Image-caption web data
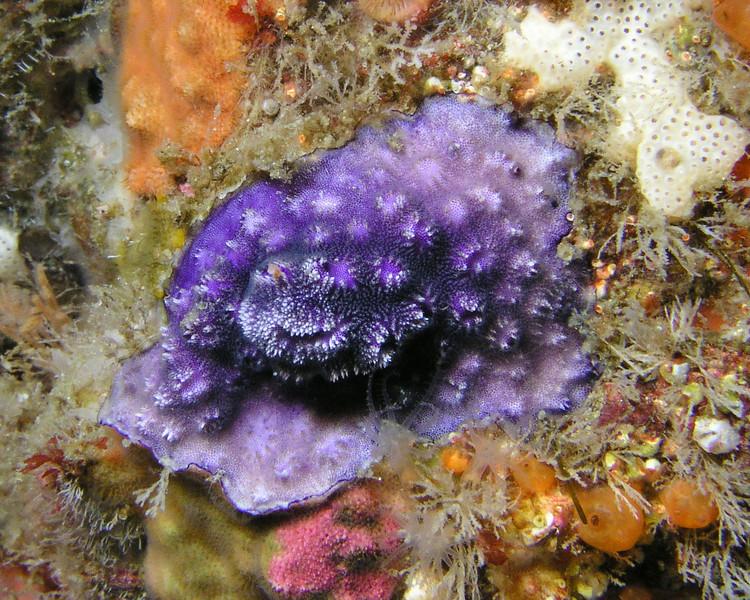 Bryozoans - Disporella species, Purple encrusting Bryozoan; photo by Debbie Karimoto
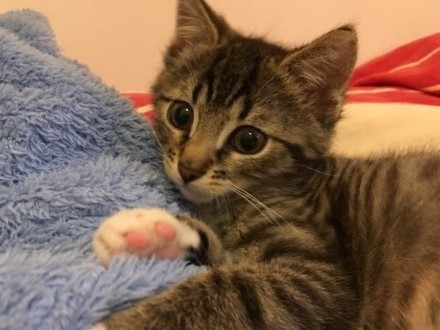Mały urwis szuka domu/ kot niewychodzący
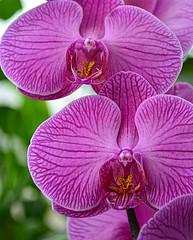 Orchid Pink (pjpink) Tags: pink orchid flower gardens virginia spring richmond northside botanicalgardens rva 2016 lewisginter lewisginterbotanicalgardens pjpink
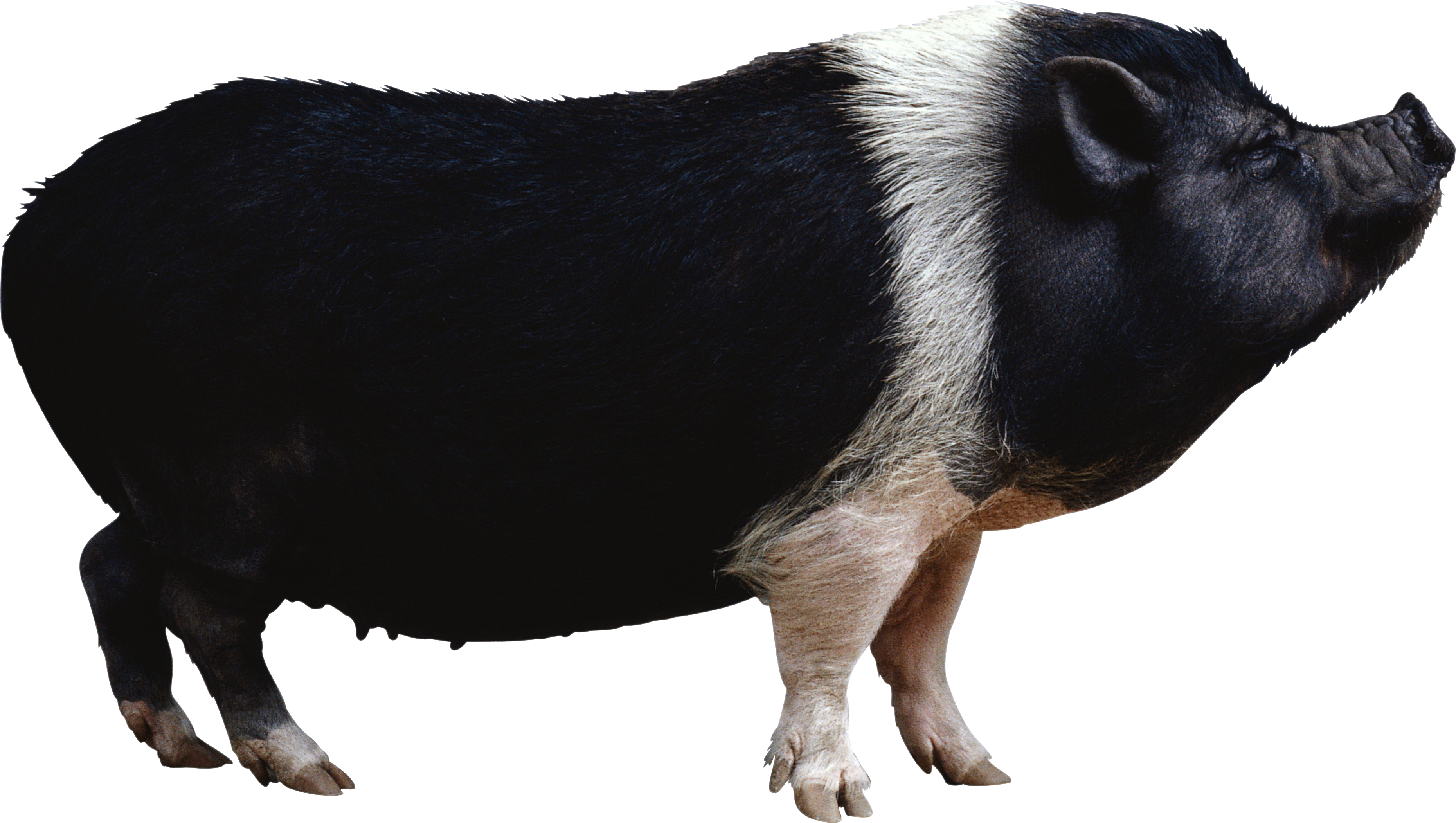 pot bellied pig clipart clipground #23513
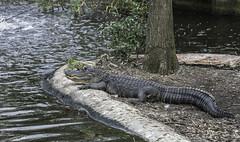 FloridaResident (pawel63) Tags: park wild nature zoo nikon aligator lowry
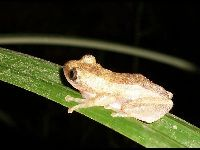 Greater Leaf-folding Frog image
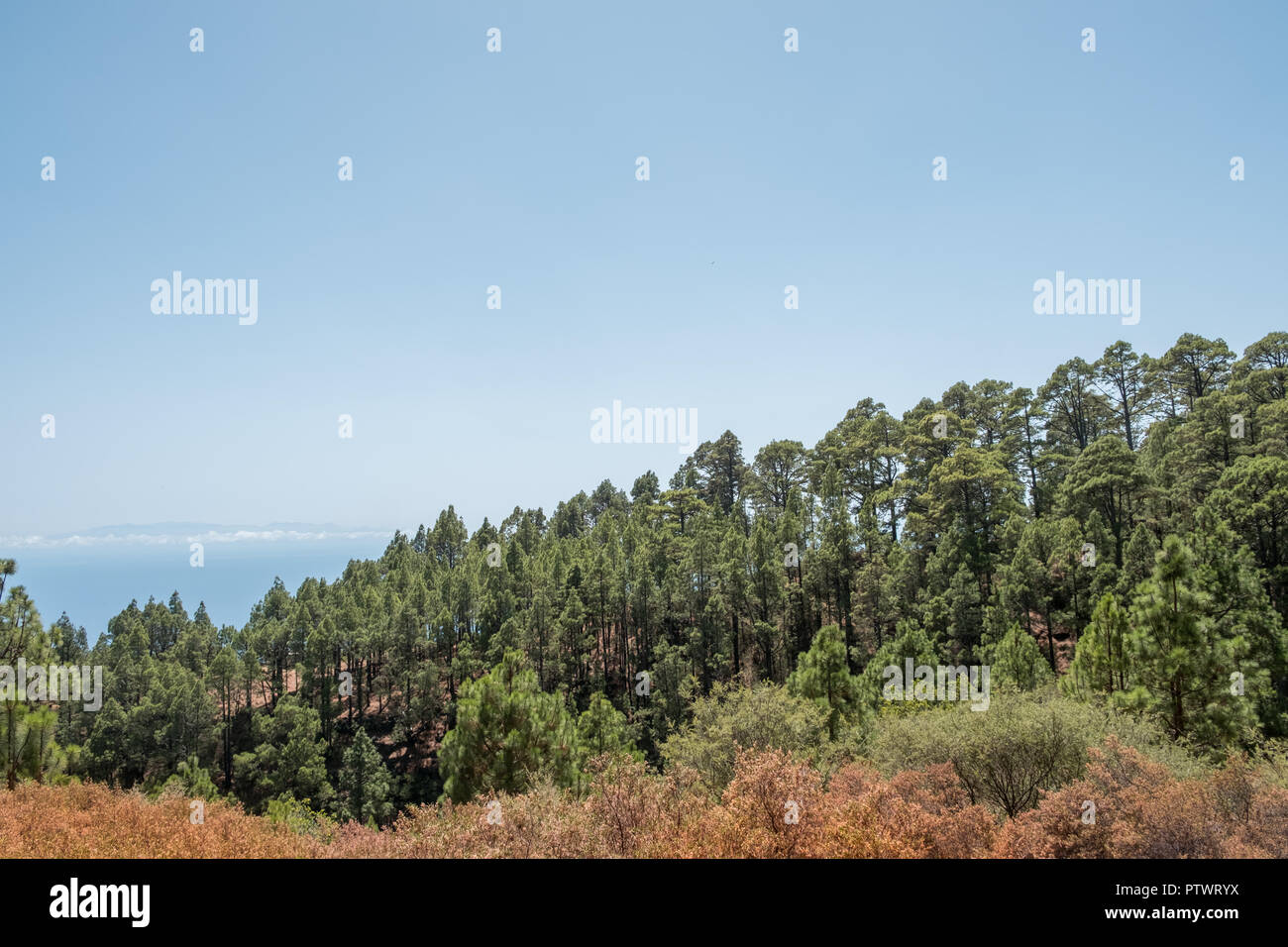 conifer forest landscape and blue sky copy space, - Stock Image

EXERCISE AIM =>
Please output every record above exactly as written, leaving out the pictures.

REPLY =>
 Bryozoans - Disporella species, Purple encrusting Bryozoan; photo by Debbie Karimoto
Mały urwis szuka domu/ kot niewychodzący
 Orchid Pink (pjpink) Tags: pink orchid flower gardens virginia spring richmond northside botanicalgardens rva 2016 lewisginter lewisginterbotanicalgardens pjpink
 pot bellied pig clipart clipground #23513
 FloridaResident (pawel63) Tags: park wild nature zoo nikon aligator lowry
 Greater Leaf-folding Frog image
 conifer forest landscape and blue sky copy space, - Stock Image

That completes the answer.